• _Exercise_: Return only the lines starting at the line that contains "Looking from the" and ending with the final line of the listing; include both endpoints.
begin Data records
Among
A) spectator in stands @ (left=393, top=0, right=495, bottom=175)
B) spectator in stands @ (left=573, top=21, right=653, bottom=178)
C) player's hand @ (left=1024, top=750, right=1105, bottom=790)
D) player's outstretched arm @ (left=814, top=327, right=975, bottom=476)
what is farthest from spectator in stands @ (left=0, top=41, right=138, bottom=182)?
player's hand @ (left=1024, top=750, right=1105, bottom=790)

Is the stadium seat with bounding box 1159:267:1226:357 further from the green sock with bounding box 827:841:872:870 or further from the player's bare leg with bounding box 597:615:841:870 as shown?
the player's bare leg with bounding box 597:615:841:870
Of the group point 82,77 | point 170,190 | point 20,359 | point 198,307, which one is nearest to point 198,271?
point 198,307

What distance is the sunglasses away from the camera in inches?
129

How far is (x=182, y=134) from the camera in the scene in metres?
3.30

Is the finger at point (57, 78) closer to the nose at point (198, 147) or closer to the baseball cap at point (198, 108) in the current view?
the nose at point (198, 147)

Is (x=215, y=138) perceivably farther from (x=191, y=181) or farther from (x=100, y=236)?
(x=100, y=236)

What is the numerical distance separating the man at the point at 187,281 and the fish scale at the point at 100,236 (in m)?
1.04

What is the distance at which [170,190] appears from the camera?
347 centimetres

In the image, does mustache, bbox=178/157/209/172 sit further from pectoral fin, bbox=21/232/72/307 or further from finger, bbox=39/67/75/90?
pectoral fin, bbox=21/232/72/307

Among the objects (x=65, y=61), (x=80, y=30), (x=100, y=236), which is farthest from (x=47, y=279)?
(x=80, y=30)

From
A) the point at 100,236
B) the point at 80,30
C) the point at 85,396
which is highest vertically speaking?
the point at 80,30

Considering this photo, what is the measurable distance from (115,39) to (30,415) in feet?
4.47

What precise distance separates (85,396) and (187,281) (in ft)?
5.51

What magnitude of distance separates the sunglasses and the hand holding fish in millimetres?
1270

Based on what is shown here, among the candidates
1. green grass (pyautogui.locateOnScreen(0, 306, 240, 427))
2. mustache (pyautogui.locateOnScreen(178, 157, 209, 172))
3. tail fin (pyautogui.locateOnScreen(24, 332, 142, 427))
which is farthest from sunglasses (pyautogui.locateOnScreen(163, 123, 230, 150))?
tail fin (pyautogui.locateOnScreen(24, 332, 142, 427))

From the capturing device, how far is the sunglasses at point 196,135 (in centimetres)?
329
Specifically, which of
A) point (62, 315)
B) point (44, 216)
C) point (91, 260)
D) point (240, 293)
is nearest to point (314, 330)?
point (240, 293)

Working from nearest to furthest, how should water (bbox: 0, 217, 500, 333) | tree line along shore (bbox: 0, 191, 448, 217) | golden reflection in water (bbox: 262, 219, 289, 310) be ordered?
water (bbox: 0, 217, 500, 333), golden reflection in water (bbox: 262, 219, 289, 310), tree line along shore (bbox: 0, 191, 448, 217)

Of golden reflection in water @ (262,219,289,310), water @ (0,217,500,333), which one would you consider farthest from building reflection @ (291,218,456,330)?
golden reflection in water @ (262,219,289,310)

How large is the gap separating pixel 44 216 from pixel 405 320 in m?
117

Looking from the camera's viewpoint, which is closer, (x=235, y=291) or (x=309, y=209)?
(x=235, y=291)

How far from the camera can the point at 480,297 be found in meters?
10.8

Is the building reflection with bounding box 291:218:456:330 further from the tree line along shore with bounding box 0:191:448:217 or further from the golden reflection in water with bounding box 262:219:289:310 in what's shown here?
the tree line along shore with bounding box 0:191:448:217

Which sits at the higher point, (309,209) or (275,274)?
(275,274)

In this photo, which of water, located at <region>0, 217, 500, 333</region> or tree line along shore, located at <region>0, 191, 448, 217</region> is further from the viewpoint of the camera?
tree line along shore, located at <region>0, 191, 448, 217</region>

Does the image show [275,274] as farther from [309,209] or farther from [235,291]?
end Data records
• _Reply_:
Looking from the camera's viewpoint, which is closer, (x=235, y=291) or (x=309, y=209)?
(x=235, y=291)

How far from the camera can the point at 480,297 be found in meters?
10.8

Is the building reflection with bounding box 291:218:456:330 further from the tree line along shore with bounding box 0:191:448:217 or further from the golden reflection in water with bounding box 262:219:289:310 in what's shown here?
the tree line along shore with bounding box 0:191:448:217

Which sits at the higher point, (309,209) or (275,274)?
(275,274)

In this photo, which of water, located at <region>0, 217, 500, 333</region> or tree line along shore, located at <region>0, 191, 448, 217</region> is further from the viewpoint of the camera?
tree line along shore, located at <region>0, 191, 448, 217</region>

Does the image show [275,274] as farther from [309,209] or farther from [235,291]?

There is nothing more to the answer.